(Set exercise 1):
In the article about Mrs May, when did the Exchange Rate Mechanism debacle take place?
(Set exercise 2):
List every individual person the article about Mrs May mentions by name.
(Set exercise 3):
In the article about Mrs May, copy the passage from "But this seems" to "on its own.".

(Article):
Now you can criticise all of those leaders (though
Churchill’s image is probably a bit hard to dent). What you can’t do is say
that you can’t locate them at all. Sometimes they were a little fuzzy. Macmillan
in his brief stint as Chancellor didn’t say much that lived up to his Third Way anti-capitalist
rhetoric from the 1930s. John Major was derailed by the great career-crunching issue of ‘Europe’ overall, and the Exchange
Rate Mechanism debacle of September 1992 in particular. David Cameron often gave the
impression that he was making it all up as he went along. But the image, the
point, the direction of travel? All fairly clear.
We haven’t got much of that from Mrs May yet. Yes, we’ve
got the idea that Britain will have to face outwards to the world, rather than
just Europe, clear in her first leader’s speech to the Conference yesterday.
But this seems more like a matter of events’ imperatives. Brexit forces you to
make those choices. Elsewhere? Well, a break with a decade or more’s emphasis on
Academies as the main vehicle for improving the quality of England’s schools,
and new emphasis on grammar schools that is probably as backward-looking as it is politically unwise. That doesn’t seem like much of a step towards a new
political philosophy either – at least on its own.
It might all fit into a new vision of post-Brexit: one in which everything’s to look a lot more like an imagined 1950s. One that never did
exist and never could exist, of course, but a fantastical past that exerts a
powerful sway over many voters, especially older Baby Boomers and Ukippers
perhaps now shopping around for a new political home. Consider Mrs May’s
emphasis on more government surveillance of the internet and of mobile phones
while she was Home Secretary. Take a look at her scepticism about the Hinkley
Point nuclear power station deal with the French and the Chinese, held up on
what seemed to be national security grounds. Behold her utmost clarity – that
immigration should be controlled, that it should come down in terms of raw numbers,
and that the level should stay down.

(Extracted data):
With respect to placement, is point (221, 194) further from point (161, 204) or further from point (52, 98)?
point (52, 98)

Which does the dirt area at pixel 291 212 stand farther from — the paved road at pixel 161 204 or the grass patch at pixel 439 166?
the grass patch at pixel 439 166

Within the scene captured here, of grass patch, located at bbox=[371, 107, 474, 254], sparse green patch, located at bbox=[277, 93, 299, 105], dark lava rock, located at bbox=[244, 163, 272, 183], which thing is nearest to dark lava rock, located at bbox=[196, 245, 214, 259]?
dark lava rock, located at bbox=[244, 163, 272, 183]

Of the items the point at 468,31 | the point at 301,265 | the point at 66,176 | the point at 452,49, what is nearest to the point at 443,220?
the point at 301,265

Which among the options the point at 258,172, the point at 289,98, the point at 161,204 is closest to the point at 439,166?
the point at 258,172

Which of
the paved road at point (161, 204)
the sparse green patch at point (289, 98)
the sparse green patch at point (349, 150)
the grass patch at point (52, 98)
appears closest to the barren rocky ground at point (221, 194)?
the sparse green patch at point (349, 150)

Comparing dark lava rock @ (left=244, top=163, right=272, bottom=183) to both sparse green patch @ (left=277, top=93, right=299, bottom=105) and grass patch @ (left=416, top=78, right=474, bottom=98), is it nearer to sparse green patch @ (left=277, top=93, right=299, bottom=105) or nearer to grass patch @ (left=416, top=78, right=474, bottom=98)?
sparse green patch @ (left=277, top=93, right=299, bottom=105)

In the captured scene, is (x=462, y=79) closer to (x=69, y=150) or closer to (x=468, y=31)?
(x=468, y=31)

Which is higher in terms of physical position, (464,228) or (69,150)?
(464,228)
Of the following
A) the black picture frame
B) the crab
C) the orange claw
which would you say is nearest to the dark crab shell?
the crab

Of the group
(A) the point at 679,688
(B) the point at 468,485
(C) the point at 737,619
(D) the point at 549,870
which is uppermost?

(Result 1):
September 1992

(Result 2):
Churchill, Macmillan, John Major, David Cameron, Mrs May

(Result 3):
But this seems more like a matter of events’ imperatives. Brexit forces you to
make those choices. Elsewhere? Well, a break with a decade or more’s emphasis on
Academies as the main vehicle for improving the quality of England’s schools,
and new emphasis on grammar schools that is probably as backward-looking as it is politically unwise. That doesn’t seem like much of a step towards a new
political philosophy either – at least on its own.